Chesil Beach is heaved about in a succession of storms, reshaped. Off Portland, a landmark sea-stack is shattered. The waves pounding the sea-front at Aberystwyth feature on the news over and over. On the Somerset Levels , the village of Muchelney is only accessible by boat. The power and energy of the sea is a source of wonder, and fear.
With all this drama and turbulence it seems churlish to grumble about gloomy days. But with some five weeks of relentless rain the dreariness penetrates, even if you’ve escaped the floods. After the darkness, sunlight is inspirational.

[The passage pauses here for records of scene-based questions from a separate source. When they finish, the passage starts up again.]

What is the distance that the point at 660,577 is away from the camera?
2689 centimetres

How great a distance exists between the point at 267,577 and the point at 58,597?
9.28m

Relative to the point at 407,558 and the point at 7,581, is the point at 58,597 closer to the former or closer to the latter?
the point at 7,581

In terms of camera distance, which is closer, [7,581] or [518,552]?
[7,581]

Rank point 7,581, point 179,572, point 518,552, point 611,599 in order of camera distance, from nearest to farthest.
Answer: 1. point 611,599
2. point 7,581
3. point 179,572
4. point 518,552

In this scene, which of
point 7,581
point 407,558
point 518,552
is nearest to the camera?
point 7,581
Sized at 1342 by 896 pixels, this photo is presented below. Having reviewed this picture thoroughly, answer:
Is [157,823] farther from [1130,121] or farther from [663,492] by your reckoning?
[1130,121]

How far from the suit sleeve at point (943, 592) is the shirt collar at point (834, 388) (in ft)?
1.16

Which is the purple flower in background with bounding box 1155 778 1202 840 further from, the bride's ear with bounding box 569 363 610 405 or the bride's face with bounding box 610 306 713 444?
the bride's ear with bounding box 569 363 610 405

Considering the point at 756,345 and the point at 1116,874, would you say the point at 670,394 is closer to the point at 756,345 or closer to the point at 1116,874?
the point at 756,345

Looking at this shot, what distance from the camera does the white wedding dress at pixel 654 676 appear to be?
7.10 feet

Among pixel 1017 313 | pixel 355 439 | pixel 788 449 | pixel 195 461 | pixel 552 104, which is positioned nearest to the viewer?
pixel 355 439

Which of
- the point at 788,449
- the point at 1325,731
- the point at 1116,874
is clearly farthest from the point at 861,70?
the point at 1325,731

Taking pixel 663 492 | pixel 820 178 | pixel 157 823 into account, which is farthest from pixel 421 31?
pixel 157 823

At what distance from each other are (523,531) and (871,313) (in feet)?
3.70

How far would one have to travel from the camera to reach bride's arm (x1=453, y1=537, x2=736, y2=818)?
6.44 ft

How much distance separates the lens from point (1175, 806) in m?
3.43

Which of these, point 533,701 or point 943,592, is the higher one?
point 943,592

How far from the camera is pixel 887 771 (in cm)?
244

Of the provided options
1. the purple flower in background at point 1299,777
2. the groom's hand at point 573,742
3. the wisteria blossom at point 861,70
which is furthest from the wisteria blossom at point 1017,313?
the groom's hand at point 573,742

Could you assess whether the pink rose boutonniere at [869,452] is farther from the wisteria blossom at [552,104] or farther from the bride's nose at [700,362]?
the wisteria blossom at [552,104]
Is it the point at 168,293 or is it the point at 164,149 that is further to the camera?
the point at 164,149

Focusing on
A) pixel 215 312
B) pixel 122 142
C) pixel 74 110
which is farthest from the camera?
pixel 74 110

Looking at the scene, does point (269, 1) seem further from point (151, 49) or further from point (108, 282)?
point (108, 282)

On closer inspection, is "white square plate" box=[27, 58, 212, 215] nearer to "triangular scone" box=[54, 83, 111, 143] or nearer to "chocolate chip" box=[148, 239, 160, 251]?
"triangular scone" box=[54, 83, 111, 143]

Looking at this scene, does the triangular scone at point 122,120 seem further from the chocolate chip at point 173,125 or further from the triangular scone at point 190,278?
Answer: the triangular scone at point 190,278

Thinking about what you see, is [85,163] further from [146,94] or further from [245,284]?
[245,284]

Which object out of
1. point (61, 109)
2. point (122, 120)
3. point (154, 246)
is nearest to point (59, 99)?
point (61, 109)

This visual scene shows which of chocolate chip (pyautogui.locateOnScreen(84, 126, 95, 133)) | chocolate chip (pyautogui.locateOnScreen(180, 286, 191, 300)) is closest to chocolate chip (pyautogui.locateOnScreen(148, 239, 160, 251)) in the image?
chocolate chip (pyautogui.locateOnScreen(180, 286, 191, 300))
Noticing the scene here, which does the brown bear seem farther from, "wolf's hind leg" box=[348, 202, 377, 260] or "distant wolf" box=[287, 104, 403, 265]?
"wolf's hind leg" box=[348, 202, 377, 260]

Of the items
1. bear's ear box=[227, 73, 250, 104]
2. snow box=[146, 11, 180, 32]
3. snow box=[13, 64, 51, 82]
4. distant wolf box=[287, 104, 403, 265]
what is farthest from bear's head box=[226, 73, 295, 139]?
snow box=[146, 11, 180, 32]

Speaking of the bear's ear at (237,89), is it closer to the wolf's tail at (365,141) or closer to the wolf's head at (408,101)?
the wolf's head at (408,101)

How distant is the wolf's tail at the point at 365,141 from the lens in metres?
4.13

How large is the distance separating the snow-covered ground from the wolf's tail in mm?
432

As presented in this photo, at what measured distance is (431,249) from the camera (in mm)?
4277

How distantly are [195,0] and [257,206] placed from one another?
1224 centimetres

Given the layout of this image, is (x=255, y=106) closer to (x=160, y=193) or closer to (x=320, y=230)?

From Witherslack, we climbed up through the wood below Whitbarrow Scar and up on the ridge we came to birch trees. This way the wind blows, the prevailing south westerlies have swept the trees into shape. Little wind today, a respite in successive storms.
Moments of sunlight gleamed white on birch bark, their crowns a wintry purple haze. The cloudscape was volatile and full of colour. What a superb day, coming after weeks of darkness and rain!
image. Looking south on Whitbarrow, with Morecambe Bay catching the sunlight.
A roving spotlight picked out a tree, and moved on. The snowy fells plunged into darkness.
On Yewbarrow, Vic Quaglieni drew my attention to a couple of tree stumps with fan-shaped brackets of fungus rotting on wood. Fiona is quick to identify Turkeytail, Trametes versicolor. She would have known anyway, but her son gave her a new book on fungi for Christmas, so she’s on good form. I’m focused on taking photographs and doing my best to be quick about it. You rapidly lose yourself in taking photographs. Look up, and the others are disappearing into the distance.
I once found yellow brain fungus, Tremella mesentrica, on a dead ash on a limestone terrace on Whitbarrow It was so striking, looking like bright yellow polythene snagged in the tree.